How to build a customer focused Operations team
By Christine Armstrong, Director of Operations
For those Account Managers working with Enterprise customers, you know all about the time and care that goes into to nurturing that relationship for a long term, trusted advisor partnership. It can be hard to feel confident handing off your project when it comes time for execution. It requires a lot of trust in your team. That was how I felt as an Account Manager when my CEO came to me almost 3 years ago and asked me to take on the role of Operations Director.
My inquisitive nature and Type-A personality was limiting my ability to hand off my projects. I felt that I had to keep my fingers in it to see it through to completion and success. Along the way, I was noticing and suggesting areas for process improvement, so naturally, I graduated into the role where I was shaping the definition of the structure, roles and processes for the national operations organization.
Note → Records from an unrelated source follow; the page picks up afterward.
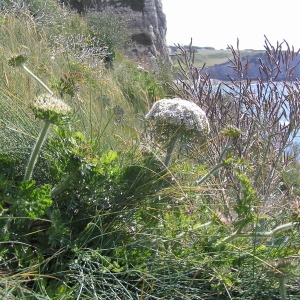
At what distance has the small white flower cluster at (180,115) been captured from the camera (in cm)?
182

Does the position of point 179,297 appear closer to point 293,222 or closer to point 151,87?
point 293,222

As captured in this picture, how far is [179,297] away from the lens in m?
1.59

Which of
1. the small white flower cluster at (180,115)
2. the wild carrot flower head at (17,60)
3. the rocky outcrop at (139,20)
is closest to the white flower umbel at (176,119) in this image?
the small white flower cluster at (180,115)

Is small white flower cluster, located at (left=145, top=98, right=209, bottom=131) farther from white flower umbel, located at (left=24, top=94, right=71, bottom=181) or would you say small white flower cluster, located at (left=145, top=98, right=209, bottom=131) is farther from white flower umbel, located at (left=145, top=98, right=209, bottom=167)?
white flower umbel, located at (left=24, top=94, right=71, bottom=181)

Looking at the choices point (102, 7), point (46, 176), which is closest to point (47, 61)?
point (46, 176)

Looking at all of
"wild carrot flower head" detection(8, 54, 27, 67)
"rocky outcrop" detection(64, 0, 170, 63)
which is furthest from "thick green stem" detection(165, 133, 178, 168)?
"rocky outcrop" detection(64, 0, 170, 63)

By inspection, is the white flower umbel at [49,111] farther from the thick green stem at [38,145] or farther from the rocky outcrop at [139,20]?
the rocky outcrop at [139,20]

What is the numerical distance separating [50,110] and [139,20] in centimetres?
1373

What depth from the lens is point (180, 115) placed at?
1.82 metres

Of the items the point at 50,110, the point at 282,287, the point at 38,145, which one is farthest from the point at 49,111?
the point at 282,287

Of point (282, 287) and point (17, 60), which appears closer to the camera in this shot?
point (282, 287)

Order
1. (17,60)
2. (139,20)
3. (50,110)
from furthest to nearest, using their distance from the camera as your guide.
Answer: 1. (139,20)
2. (17,60)
3. (50,110)

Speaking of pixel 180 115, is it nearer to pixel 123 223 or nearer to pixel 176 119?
→ pixel 176 119

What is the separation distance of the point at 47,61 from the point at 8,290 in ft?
11.2
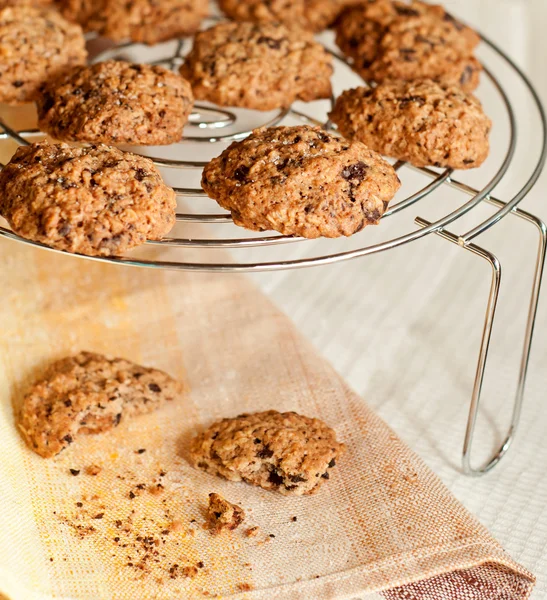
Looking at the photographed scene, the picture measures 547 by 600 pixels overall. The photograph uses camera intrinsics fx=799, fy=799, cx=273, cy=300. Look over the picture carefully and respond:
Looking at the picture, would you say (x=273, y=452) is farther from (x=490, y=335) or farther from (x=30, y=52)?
(x=30, y=52)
My CEO’s customer driven strategy:
He suggested I keep ownership of one major account to continue managing in a sales capacity while I was building a new and improved Operations organization. To align with our corporate culture of “holding expert ability to make the tough stuff seamless to our customers”, I was handed the mandate to maintain a balance between internal process definition and customer experience. By keeping my head grounded in my customer interactions, keeping up with technology changes, understanding contract challenges and paperwork frustrations, I was able to help focus my Operations team on executing every transaction with integrity and attention to detail for internal consumption and customer confidence.
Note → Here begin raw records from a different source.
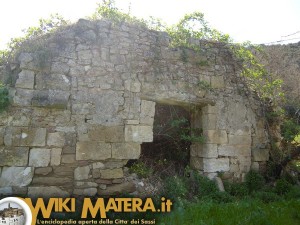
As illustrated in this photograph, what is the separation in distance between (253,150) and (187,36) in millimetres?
2936

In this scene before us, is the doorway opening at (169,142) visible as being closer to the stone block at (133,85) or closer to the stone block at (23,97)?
the stone block at (133,85)

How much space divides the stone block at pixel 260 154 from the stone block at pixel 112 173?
10.4 feet

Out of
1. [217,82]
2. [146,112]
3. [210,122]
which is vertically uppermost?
[217,82]

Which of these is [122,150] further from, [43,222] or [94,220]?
[43,222]

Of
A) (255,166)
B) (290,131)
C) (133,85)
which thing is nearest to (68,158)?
(133,85)

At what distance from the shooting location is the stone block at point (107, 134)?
186 inches

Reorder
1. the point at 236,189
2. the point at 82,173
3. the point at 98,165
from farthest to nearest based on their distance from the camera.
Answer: the point at 236,189
the point at 98,165
the point at 82,173

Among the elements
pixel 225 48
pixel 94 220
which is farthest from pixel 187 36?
pixel 94 220

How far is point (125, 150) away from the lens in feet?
16.1

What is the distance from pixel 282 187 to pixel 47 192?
4.55 m

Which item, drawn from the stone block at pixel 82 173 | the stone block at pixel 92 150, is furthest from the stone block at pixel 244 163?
the stone block at pixel 82 173

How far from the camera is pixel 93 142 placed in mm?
4719

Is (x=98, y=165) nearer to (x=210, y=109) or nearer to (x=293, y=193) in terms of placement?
(x=210, y=109)

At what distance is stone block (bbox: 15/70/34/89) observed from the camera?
4430 millimetres
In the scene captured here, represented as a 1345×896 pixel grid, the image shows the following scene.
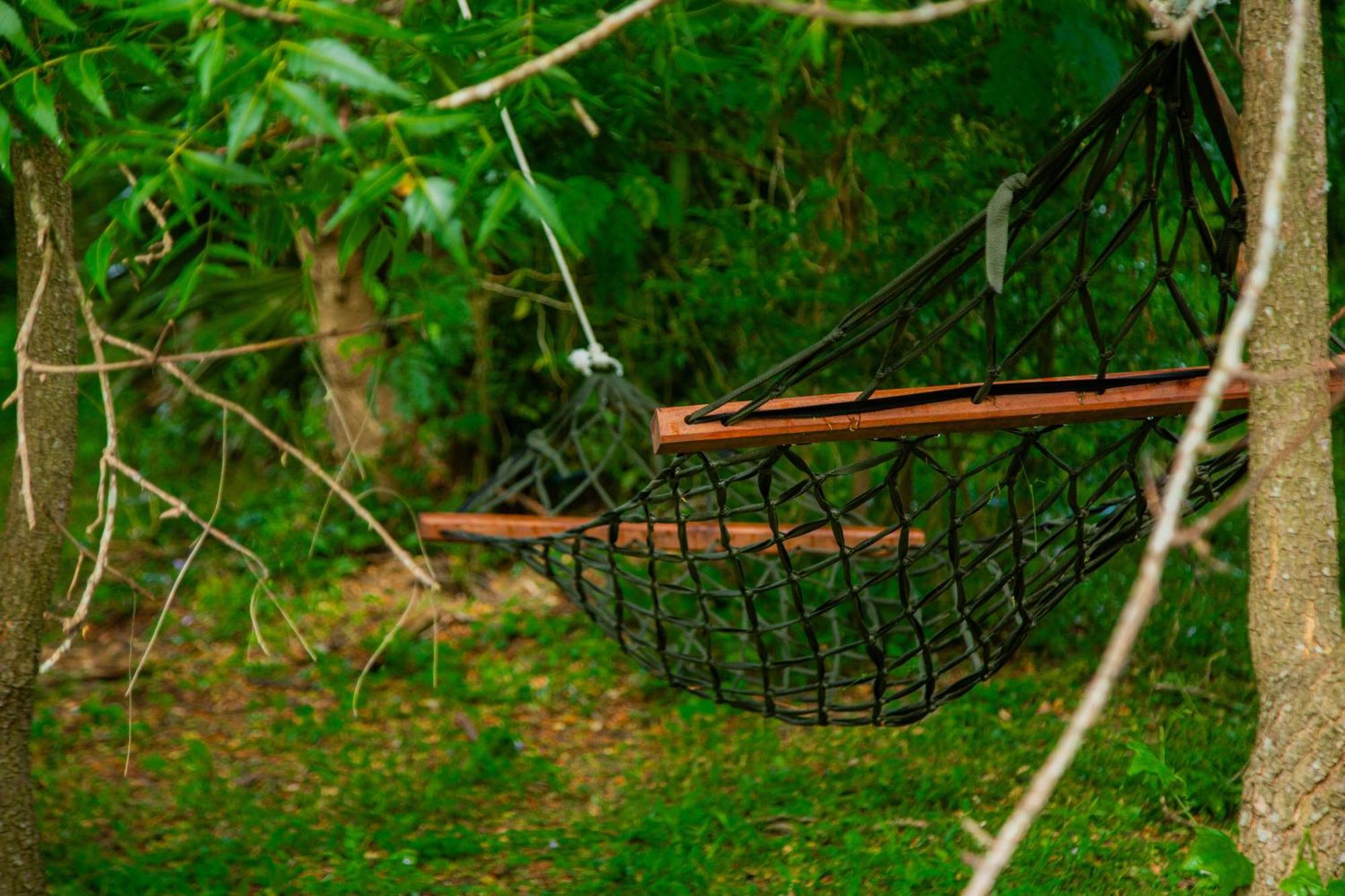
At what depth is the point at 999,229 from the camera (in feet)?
4.46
Improving efficiencies for internal staff by developing experts:
When I put my Operations hat on, the first change I made was to remove the Contract Renewal process from the Account Managers responsibility and built out that capacity into a Contracts Department within Operations. It was the thing I dreaded most while in my Account Management role. It is time consuming and highly complex which makes it difficult to do when you are not constantly immersed in the tools. It requires an expert. So we developed the expertise and have seen the benefits every single day, and our customers and vendor partners have enjoyed those benefits alongside us. With this function, Operations became a customer facing profit center for the organization and an efficiency enabler for Sales. Customer win/Vendor win/Combat win.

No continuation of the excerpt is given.